There is a drawback associated with transistors formed in SOI technology, however. A parasitic bipolar transistor exists in both non-insulated MOS implementations and the SOI implementation. The bipolar transistor has an emitter and collector formed by the doped regions at the two ends of the channel (N+ material for an N-channel MOS transistor). The base of the transistor is formed by the substrate. In non-insulated MOS technology, the substrate is typically biased so that the transistor will always be off. For N-channel material, this bias is accomplished by connecting the substrate to the lowest negative potential in the circuit. In SOI implementations, because the channel material is deposited on an insulator, the base of the parasitic bipolar transistor (formed by the body of the MOS transistor) has no electrical connection. Therefore, when the doped material at the ends of the channel change voltage, the parasitic transistor may turn on until its base capacitance is charged. The conduction is produced by the forward bias of the emitter or collector (formed by the end of the channel) to the base (formed by the un-doped region in the middle of the channel). This is known as the "bipolar effect", and can cause malfunction of dynamic gates implemented in SOI technology. The bipolar effect can cause glitches that discharge the evaluation node when the input state of a transistor coupled to that node changes in such a way that the parasitic bipolar transistor conducts momentarily.

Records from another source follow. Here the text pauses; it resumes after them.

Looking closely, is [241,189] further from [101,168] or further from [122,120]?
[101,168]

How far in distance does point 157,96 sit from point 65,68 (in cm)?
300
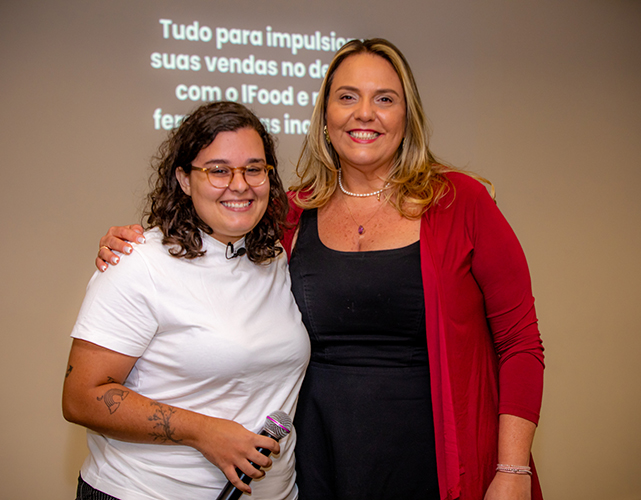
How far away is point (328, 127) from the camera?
170 cm

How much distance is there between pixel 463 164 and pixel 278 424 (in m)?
2.47

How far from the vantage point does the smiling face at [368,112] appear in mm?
1604

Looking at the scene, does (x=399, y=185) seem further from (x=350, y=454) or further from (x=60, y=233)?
(x=60, y=233)

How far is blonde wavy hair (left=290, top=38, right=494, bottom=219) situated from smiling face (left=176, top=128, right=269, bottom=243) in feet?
1.25

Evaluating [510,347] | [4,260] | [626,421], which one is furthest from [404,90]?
[626,421]

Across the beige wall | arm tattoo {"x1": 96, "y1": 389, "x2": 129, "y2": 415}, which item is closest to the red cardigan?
arm tattoo {"x1": 96, "y1": 389, "x2": 129, "y2": 415}

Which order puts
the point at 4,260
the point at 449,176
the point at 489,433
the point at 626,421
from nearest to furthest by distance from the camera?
the point at 489,433
the point at 449,176
the point at 4,260
the point at 626,421

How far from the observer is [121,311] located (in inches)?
48.1

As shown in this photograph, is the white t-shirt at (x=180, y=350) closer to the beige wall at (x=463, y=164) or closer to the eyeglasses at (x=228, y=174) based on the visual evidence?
the eyeglasses at (x=228, y=174)

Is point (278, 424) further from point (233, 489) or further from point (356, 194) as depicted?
point (356, 194)

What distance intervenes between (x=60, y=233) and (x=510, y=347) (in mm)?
2282

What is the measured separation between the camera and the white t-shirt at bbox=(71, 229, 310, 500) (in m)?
1.24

Charge sharing is a problem common to both non-insulated MOS implementations and SOI implementations. When two or more transistors are connected in a chain so that both must conduct to discharge the summing node of a dynamic logic gate, if a device farther away from the summing node is in a non-conducting state and a device closer to the summing node is enabled, the preset voltage on the summing node can be dissipated due to charging the diffusion capacitance of the farther device.
The bipolar effect and the charge sharing effect decrease the noise immunity of a dynamic logic gate, as well as increasing the sensitivity to coupling from other input signals and sub-threshold variations in voltages at the gate's logic inputs.
It would therefore be desirable to implement dynamic logic circuits in such a way that the bipolar effect and charge sharing effect can be reduced or eliminated.